[The Rainbow Warrior's marine biologist, Kat, explains everything you ever wanted to know about coral but were too confused to ask - Dave]
If you mention the word 'coral' to most people, it conjures up a mental image of the white branching skeletons you see in seaside tourist shops, or brightly coloured reefs with darting fish and dancing shrimp, and maybe Nemo and his father Marlin swimming by. But what is coral? It looks like a plant, but seems to have a stone skeleton, and didn't I hear somewhere that corals were actually animals?
Yes. Corals belong to a phylum of marine animals called Cnidaria (Ny-dare-ee-ah), which also includes jellyfish, anemones and sea-pens. Some corals are solitary (with individuals living by themselves, not forming colonies), but the best-known kinds form reefs. These may be broad and flat, like shelf mushrooms, or tall and branching, like trees. New Zealand has over 105 species of coral in its waters, and 70 of these form reefs, either in the sunny shallows, or, more importantly to us on this trip, in the deep sea. In fact, more than 50% of the world's coral lives in the deep sea, as far down as 5 km!
Hard coral reefs generally begin when a single free-swimming larva (planula) settles on a hard surface and begins to divide itself into many identical polyps, each one smaller than your little fingernail. A polyp is much like an upside-down jellyfish, with the bell replaced or protected by the hard limestone skeleton it produces, and the stinging tentacles stretching upward to catch particles and small prey in the water above. As individual polyps are eaten or die off, their hard skeletons are overgrown by new polyps. In this way, over tens to hundreds of years, coral reefs form.

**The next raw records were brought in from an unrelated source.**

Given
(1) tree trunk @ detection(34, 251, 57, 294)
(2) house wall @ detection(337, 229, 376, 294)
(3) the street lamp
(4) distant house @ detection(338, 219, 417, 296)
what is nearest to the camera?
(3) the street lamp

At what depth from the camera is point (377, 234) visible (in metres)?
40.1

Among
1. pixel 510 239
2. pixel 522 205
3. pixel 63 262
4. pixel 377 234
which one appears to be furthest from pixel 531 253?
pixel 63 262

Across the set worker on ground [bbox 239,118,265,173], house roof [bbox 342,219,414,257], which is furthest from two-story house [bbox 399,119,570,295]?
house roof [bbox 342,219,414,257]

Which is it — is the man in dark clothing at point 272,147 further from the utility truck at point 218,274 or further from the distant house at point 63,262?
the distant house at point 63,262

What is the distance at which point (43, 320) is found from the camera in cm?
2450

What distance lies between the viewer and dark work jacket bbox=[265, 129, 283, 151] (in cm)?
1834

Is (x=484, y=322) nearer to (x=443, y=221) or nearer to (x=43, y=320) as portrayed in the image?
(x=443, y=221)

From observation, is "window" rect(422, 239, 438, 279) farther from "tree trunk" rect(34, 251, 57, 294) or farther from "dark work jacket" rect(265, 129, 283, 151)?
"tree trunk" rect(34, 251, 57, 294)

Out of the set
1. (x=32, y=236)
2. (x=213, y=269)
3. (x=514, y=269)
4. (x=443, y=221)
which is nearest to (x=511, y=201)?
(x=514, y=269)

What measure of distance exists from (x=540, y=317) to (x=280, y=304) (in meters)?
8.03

Reefs harbour an amazing range of sea life. Fish, crustaceans, worms, molluscs, sponges, and many other animals congregate on and around coral structures to feed on them and each other, and to seek shelter in, around, or beneath them. Corals are at least as important in the deep sea as in the shallows; there they also provide a hard surface to which other sessile (stationary) animals may attach, as well as providing shelter in an otherwise largely exposed habitat.
When a deep-sea coral colony is knocked over, most of the polyps usually die, either from starvation (from being oriented the wrong way), or by suffocating in the sea floor. Sometimes a few can survive and begin to form a new colony on the dying old one, but most often a broken coral dies entirely, especially if it is taken from the water and thrown back, or broken into many pieces. It is quickly covered over with encrusting animals like bryozoans, and much of the other sea life that fed or sought shelter there moves elsewhere. What was once a thriving community becomes a ghost town.
Many of the deep-sea corals around New Zealand grow into large, beautiful forms, some of which sell for high prices overseas and are already under threat without the help of bottom-trawling. A few of these have never been found anywhere else. Since most of them grow very slowly, if we are not careful we may lose the chance to learn anything about them for several hundred years - if they recover at all.